WHAT would you do if someone close to you suddenly became confused, agitated and not at all like their usual self?
It’s a surprisingly common occurrence, especially among older people, and has the medical name of “delirium”. One in eight hospital patients is affected by delirium, which can make people unsteady on their feet with a greater risk of falls, increases the risk of developing dementia if left untreated, and can result in longer hospital stays or admission to a care home.
As with most medical conditions, early diagnosis and prompt treatment usually leads to a better long-term outcome, so it’s vital to recognise early if someone close to you is becoming confused and possibly suffering from delirium. Don’t assume it’s an inevitable part of getting old, or put it down to someone ‘having an off-day’. Getting medical help early could make a big difference.
There are several ways to spot if someone is becoming confused.
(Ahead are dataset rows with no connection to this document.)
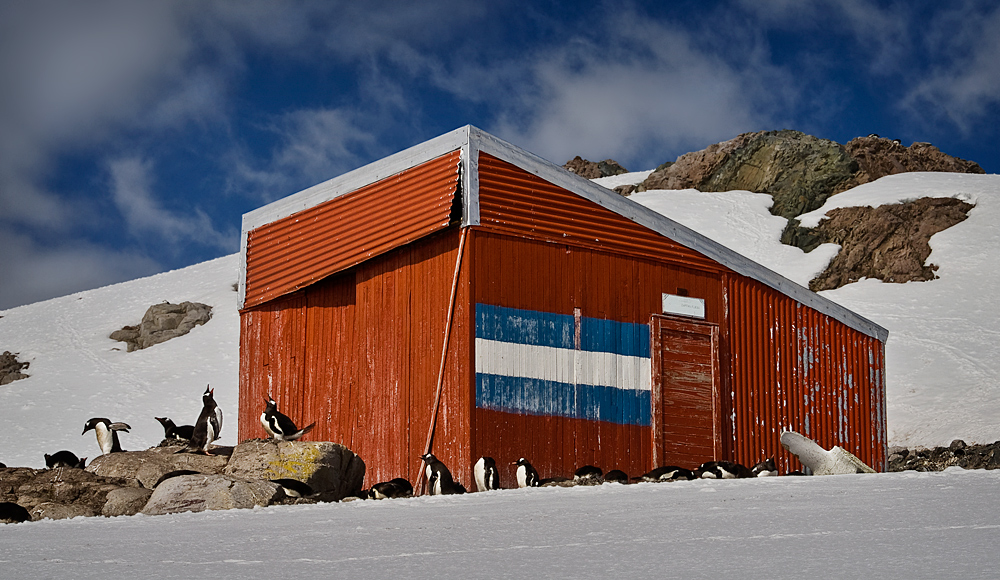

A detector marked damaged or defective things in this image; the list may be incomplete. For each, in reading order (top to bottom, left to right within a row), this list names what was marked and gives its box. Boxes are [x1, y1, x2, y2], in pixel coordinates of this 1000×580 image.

rusty metal panel [242, 152, 460, 310]
rusty metal panel [476, 153, 728, 274]
rusty metal panel [239, 227, 472, 484]
rusty metal panel [724, 276, 888, 472]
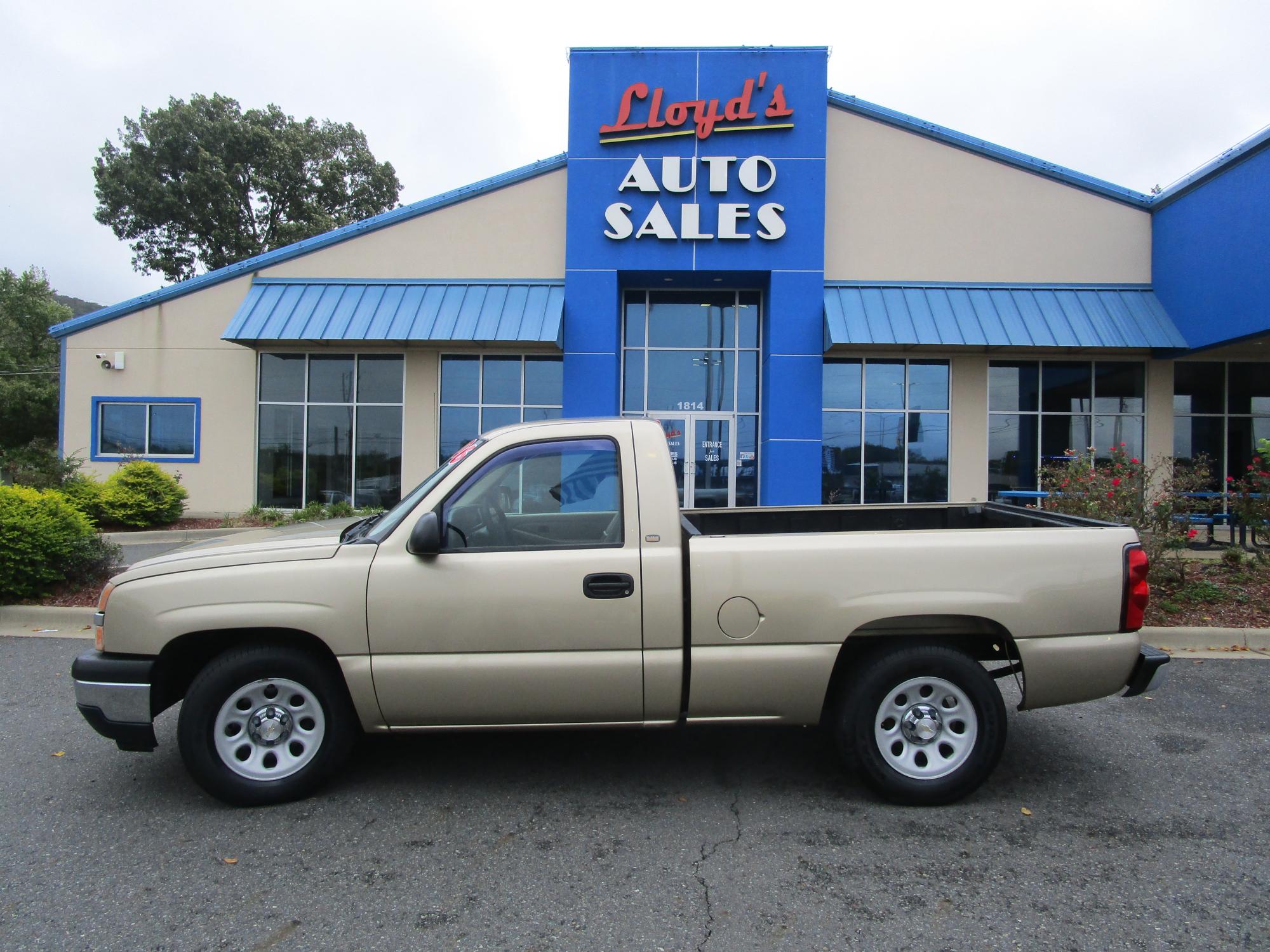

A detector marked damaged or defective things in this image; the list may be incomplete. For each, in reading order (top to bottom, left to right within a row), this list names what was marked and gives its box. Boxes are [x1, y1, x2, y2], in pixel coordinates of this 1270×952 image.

asphalt crack [696, 797, 742, 952]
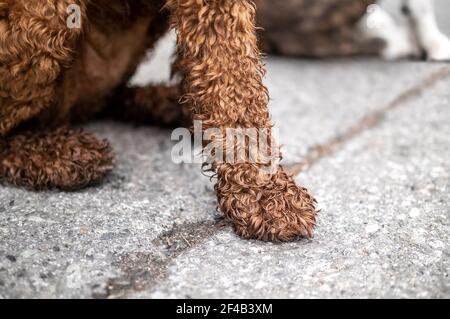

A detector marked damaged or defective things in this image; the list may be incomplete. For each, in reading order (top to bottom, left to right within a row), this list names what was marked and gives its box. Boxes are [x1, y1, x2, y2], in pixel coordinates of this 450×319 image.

crack in concrete [93, 66, 448, 302]
crack in concrete [284, 67, 450, 176]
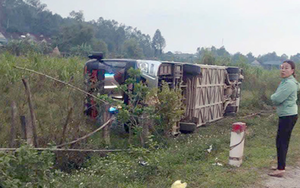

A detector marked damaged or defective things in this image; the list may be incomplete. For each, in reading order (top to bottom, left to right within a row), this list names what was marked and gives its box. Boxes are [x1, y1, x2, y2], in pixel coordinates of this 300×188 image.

crashed vehicle [83, 52, 243, 132]
overturned bus [84, 52, 244, 132]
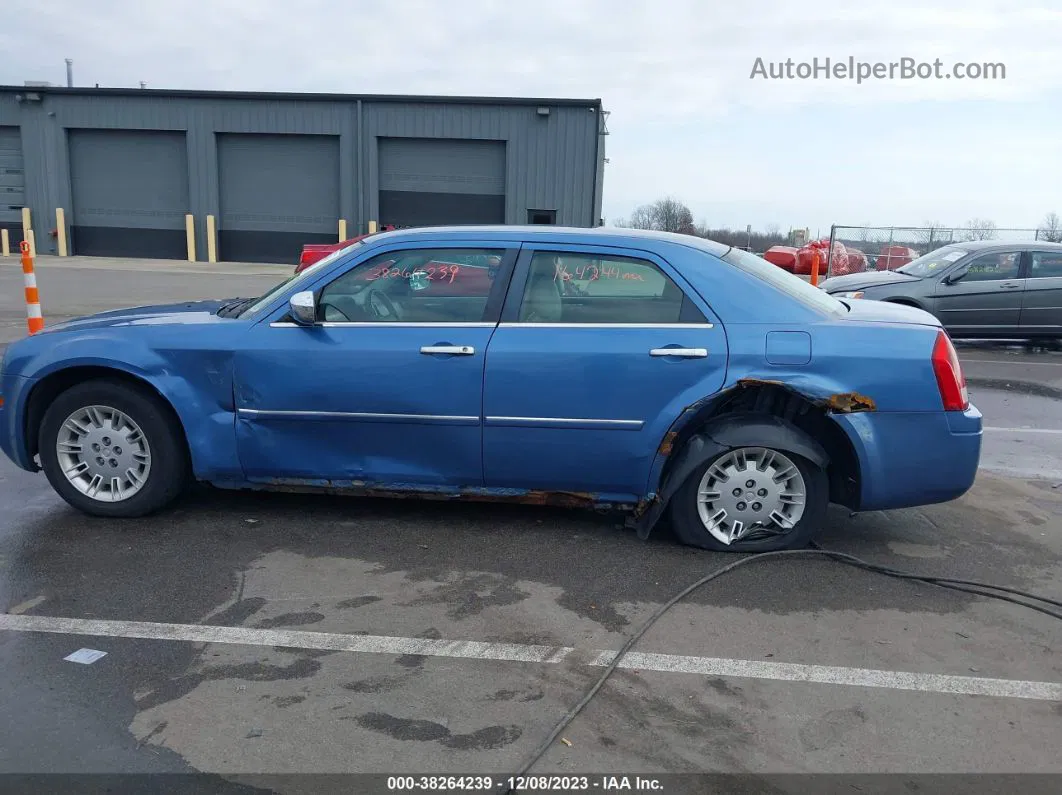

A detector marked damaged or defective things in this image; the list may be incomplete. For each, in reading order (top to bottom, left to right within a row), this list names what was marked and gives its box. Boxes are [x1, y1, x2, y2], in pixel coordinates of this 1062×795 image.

rust damage [736, 380, 876, 416]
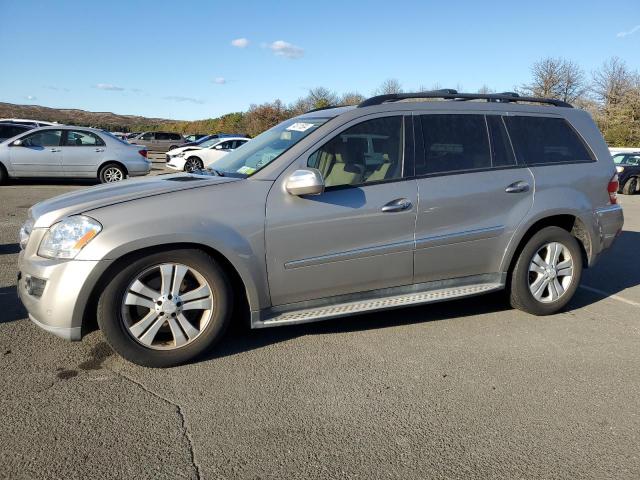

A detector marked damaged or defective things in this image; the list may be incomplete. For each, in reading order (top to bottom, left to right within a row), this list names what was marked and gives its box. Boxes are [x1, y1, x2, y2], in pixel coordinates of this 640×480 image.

pavement crack [109, 370, 200, 478]
crack in asphalt [110, 370, 200, 478]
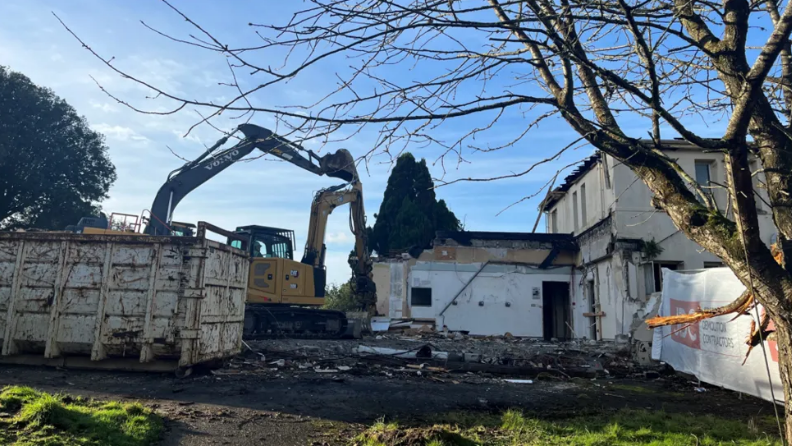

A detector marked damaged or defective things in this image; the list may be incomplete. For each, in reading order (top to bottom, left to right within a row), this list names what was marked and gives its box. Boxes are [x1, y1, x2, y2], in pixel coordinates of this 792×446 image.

damaged building [374, 141, 776, 344]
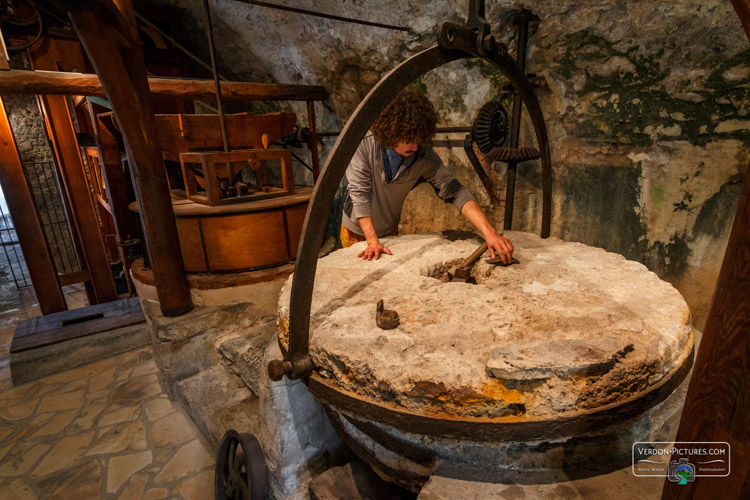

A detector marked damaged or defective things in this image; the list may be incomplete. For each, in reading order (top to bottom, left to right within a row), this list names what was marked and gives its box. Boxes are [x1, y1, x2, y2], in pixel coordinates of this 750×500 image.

rusty metal bar [203, 0, 229, 152]
rusty metal bar [234, 0, 414, 32]
rusted metal ring [284, 22, 556, 376]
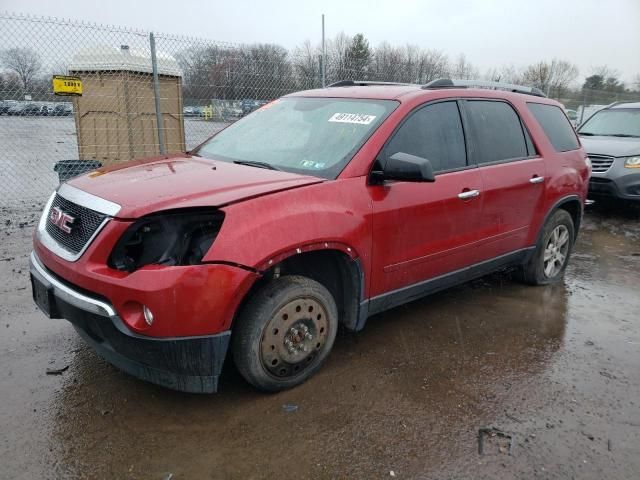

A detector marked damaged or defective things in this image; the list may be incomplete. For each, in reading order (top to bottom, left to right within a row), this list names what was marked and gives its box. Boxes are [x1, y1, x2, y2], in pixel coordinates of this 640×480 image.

missing headlight [111, 208, 226, 272]
damaged red suv [30, 79, 592, 392]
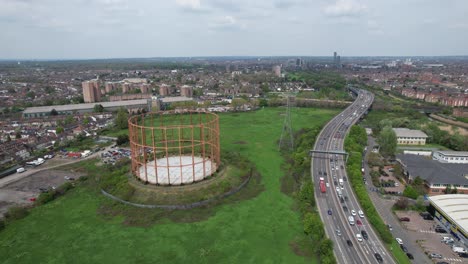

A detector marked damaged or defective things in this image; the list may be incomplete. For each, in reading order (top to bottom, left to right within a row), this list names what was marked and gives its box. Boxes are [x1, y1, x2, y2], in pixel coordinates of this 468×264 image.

rusty metal frame [127, 110, 220, 186]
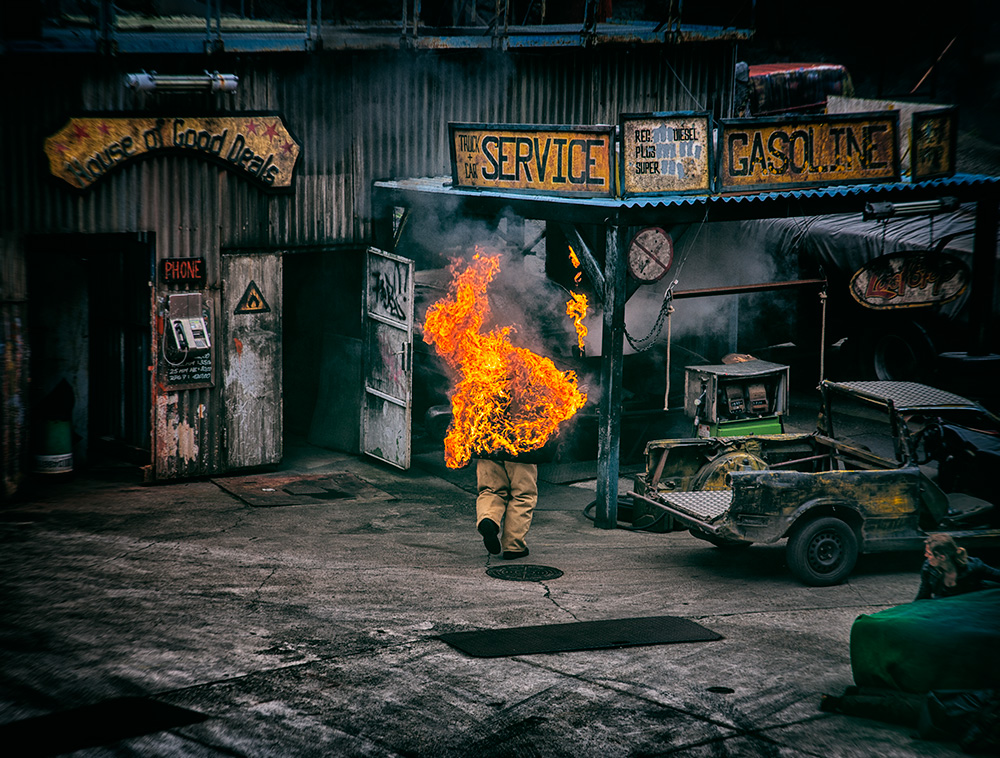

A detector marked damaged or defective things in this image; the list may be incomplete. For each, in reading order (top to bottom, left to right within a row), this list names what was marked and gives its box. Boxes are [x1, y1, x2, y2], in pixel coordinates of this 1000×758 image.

rusty metal door [220, 254, 280, 470]
rusty metal door [362, 248, 412, 470]
oval rusty sign [852, 251, 968, 308]
rusted pickup truck [632, 380, 1000, 588]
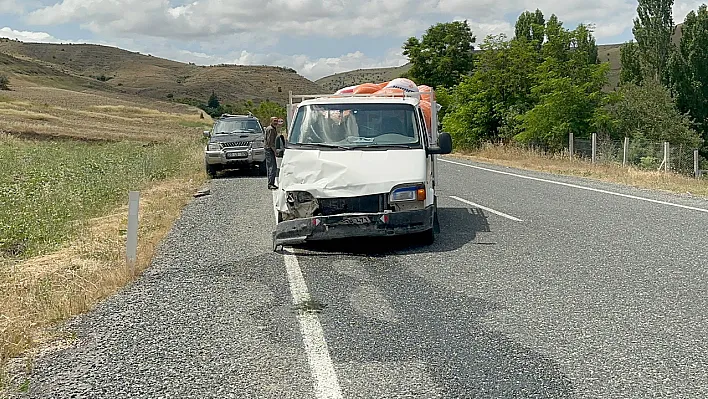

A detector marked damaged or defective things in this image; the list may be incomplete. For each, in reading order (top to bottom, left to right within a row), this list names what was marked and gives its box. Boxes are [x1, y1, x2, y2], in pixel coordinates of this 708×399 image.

crumpled hood [276, 149, 426, 200]
broken plastic bumper piece [272, 206, 434, 250]
damaged front bumper [274, 206, 434, 250]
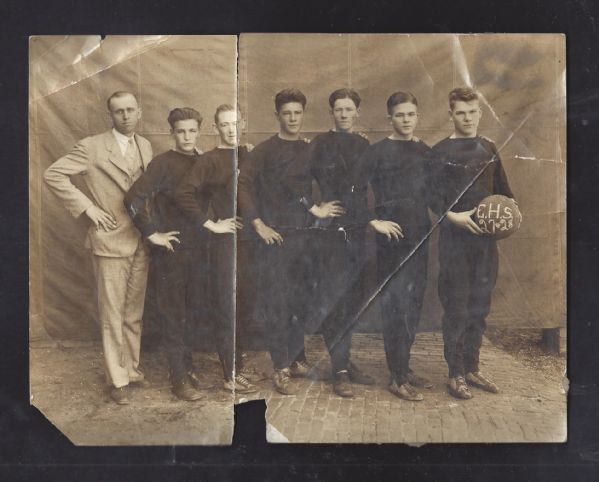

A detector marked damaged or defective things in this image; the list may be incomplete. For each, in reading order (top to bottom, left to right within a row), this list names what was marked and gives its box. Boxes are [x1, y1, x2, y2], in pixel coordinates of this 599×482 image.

They might not be able to think or speak clearly or quickly; they might not know where they are and feel disorientated; they might struggle to pay attention or remember things that happened only recently, or they might appear to see or hear things that aren’t really there (hallucinations). All these things can be signs of delirium and should start to ring alarm bells that the person affected needs medical help.
If you want to check, try asking the person apparently simple things like their name, how old they are, or what the date is today? If they seem unsure or can’t answer as easily as they normally would, it’s time to get medical help. If the symptoms seem mild, have developed slowly over a period of time, or only happen now and again, the person should see their own GP as soon as possible.
However, if someone becomes suddenly confused, perhaps for the first time and is displaying symptoms that are markedly different from their normal self, you should seek help immediately by dialling 999 for an ambulance or going straight to your local hospital A&E department. Many of the causes of sudden and pronounced confusion need assessment and treatment as soon as possible. In some cases, the cause could be life-threatening.
If you call an ambulance, stay with the person until it arrives. Use simple words and short sentences to tell them who you are, where they are and to generally reassure them. If possible, make a note of any medicines they’re taking to pass to the paramedics. Avoid asking the person lots of questions while they’re confused – it could make them more agitated. Also, don’t try to stop them moving around if they want to, unless it poses a danger.
There are several causes of delirium (sudden confusion), some less serious and easier to treat than others. Some of the causes include:
- an infection – urinary tract infections (UTIs) are a common cause of delirium in elderly people or those already living with some form of dementia
- a stroke or ‘Transient Ischaemic Attack’, known as a TIA or ‘mini-stroke’
- a low blood sugar level in people with diabetes
- side-effects of some prescription medicines, especially if taken for the first time
- a head injury, even if it isn’t an obvious one
- carbon monoxide poisoning, especially if the delirium affects more than one person sharing the same living space
- a severe asthma attack of other problems with the lungs or heart
- alcohol poisoning or alcohol withdrawal. For withdrawal, the confusion might be accompanied by other symptoms including shaking, shivering and a cold sweat (known as ‘delirium tremens’ or ‘DTs’).
A new pilot scheme developed by the Salford Royal NHS Foundation Trust is now being rolled out across England to detect delirium in patients over 65 on admission to hospital for any reason. The scheme has increased the number of people correctly diagnosed with delirium by more than a third (34%) through the introduction of a new, standardised and more thorough screening process. Doctors and nurses run through a symptoms checklist on a mobile computer or handheld device.
Once delirium is detected, further checks and tests are carried out to diagnose the cause and determine the best course of treatment. It means the length of stay in hospital for these patients has been cut by 11%, saving an estimated £1.7m in the first year of the trial and also cutting the number of readmissions for delirium. These benefits for patients and cost savings for the NHS should be amplified greatly when the Salford pilot is rolled out across England.